Excellent price. Have you got it installed now? For that price I will get one myself but need to know that I dont need a degree in DIY skills


----------



## chris1004 (12 Apr 2010)

Hi mlgt,

They are very easy to install and maintain. Most of the connectors commonly used on RO units are of the 'john guest' push fit variety (you can put them together and take them apart as many times as you like and they don't leak, best thing since sliced bread!!) so nothing really to worry about there. You will need a bit of ptfe tape just to make a seal on the threaded connectors though if its not already done when you get the unit. 

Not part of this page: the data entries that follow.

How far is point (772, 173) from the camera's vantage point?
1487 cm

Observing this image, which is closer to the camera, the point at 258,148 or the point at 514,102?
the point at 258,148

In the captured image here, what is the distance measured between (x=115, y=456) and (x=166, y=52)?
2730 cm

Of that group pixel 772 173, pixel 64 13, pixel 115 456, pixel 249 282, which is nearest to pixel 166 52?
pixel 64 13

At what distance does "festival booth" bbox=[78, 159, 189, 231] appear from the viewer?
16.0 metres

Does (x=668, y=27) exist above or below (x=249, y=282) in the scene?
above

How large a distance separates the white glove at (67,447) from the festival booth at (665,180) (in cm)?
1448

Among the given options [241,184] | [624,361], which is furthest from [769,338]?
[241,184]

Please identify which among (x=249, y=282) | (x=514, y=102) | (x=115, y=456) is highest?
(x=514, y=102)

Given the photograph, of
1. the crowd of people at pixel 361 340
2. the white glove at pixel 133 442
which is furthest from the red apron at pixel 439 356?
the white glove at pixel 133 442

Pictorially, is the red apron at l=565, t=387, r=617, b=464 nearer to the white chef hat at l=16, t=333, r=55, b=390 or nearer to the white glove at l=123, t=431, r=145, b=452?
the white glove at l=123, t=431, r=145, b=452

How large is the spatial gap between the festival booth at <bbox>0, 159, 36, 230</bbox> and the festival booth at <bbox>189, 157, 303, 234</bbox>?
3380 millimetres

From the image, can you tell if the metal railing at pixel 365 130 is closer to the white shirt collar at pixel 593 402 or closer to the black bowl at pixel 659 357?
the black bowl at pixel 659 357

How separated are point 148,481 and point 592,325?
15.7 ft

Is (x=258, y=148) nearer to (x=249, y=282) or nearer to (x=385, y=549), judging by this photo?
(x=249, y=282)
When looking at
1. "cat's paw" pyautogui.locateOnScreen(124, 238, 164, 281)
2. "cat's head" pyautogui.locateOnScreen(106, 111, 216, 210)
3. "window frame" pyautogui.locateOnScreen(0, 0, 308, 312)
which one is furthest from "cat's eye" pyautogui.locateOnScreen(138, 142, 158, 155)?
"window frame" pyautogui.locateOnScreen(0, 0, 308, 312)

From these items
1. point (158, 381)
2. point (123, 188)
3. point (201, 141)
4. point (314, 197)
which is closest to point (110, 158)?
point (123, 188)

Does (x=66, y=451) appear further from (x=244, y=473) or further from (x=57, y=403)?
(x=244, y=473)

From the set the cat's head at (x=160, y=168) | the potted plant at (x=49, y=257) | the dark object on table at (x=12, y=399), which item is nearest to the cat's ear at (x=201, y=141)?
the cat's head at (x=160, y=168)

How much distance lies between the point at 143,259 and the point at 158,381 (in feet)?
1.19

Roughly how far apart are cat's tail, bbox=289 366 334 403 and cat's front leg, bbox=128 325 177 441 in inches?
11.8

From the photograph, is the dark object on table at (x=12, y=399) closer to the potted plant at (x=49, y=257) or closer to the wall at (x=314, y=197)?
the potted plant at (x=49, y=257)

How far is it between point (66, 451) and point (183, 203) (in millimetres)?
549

The hardest part really is connecting to the water supply and the drain. There are a few different ways of doing it but its not rocket science. Try to avoid the self piercing taps that they normaly supply with the unit if you can. IMO its not the best way of making a connection to the supply and could be frought with trouble if you don't get it right and could cause problems long term as you actually pierce the pipe you fit it to. 

If you have a washing machine connection near to the place that you want to install the RO filter 9commonly under a kitchen sink) its just a simple matter of buying a Y connector (one side goes to the washing machine and the other to the RO unit) and an adapter to fit the RO supply line into.

http://www.osmotics.co.uk/washing-machine-ypiece-34-bsp-p-144.html

http://www.osmotics.co.uk/tap-connector-for-14-tube-p-72.html

Another method would be to fit an inline connector like this into your existing plumbing.

http://www.purewaterproducts.co.uk/index.php?main_page=product_info&cPath=8&pr

The waste water can be fed into your existing waste pipes by fitting one of these, just make sure the inlet is at the top of the waste pipe not the bottom.

http://www.purewaterproducts.co.uk/index.php?main_page=product_info&cPath=8&products_id=78

But the above are by no means the only solutions just a few commonly used ones to give you some ideas.

Regards, Chris.


----------



## frothhelmet (23 Apr 2010)

Just wanted to chime in here. I have 20l with 3l of ADA Amazonia I in it. My tap has Ph 8 and Kh 13. Even with 10% daily water changes Aquasoil brings the Ph down to 6 (with pressurized CO2) and the and the Kh to 3.


----------